Look below for the line with "以下是一些高中学生毕业操行评语，希望能够帮到你：", and from there restate every line word for word until the entries end.

[Available data]
++++++++

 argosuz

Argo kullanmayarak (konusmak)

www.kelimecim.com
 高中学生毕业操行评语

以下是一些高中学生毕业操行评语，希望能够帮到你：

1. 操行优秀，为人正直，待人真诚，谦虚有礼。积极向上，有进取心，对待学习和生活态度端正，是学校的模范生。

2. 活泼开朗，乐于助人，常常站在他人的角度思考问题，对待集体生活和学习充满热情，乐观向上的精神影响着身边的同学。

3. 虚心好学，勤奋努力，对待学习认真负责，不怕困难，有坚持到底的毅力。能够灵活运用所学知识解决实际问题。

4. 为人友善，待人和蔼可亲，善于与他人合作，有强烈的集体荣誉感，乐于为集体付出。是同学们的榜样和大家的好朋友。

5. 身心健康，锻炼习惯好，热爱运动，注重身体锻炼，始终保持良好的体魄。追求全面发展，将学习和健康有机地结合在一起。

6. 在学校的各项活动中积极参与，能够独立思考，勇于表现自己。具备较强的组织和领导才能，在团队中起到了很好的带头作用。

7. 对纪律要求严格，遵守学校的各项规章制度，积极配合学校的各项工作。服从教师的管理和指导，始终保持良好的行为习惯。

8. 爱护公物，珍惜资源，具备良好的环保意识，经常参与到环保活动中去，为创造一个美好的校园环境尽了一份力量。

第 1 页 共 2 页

++++++++

[Result of this exercise]
以下是一些高中学生毕业操行评语，希望能够帮到你：

1. 操行优秀，为人正直，待人真诚，谦虚有礼。积极向上，有进取心，对待学习和生活态度端正，是学校的模范生。

2. 活泼开朗，乐于助人，常常站在他人的角度思考问题，对待集体生活和学习充满热情，乐观向上的精神影响着身边的同学。

3. 虚心好学，勤奋努力，对待学习认真负责，不怕困难，有坚持到底的毅力。能够灵活运用所学知识解决实际问题。

4. 为人友善，待人和蔼可亲，善于与他人合作，有强烈的集体荣誉感，乐于为集体付出。是同学们的榜样和大家的好朋友。

5. 身心健康，锻炼习惯好，热爱运动，注重身体锻炼，始终保持良好的体魄。追求全面发展，将学习和健康有机地结合在一起。

6. 在学校的各项活动中积极参与，能够独立思考，勇于表现自己。具备较强的组织和领导才能，在团队中起到了很好的带头作用。

7. 对纪律要求严格，遵守学校的各项规章制度，积极配合学校的各项工作。服从教师的管理和指导，始终保持良好的行为习惯。

8. 爱护公物，珍惜资源，具备良好的环保意识，经常参与到环保活动中去，为创造一个美好的校园环境尽了一份力量。

第 1 页 共 2 页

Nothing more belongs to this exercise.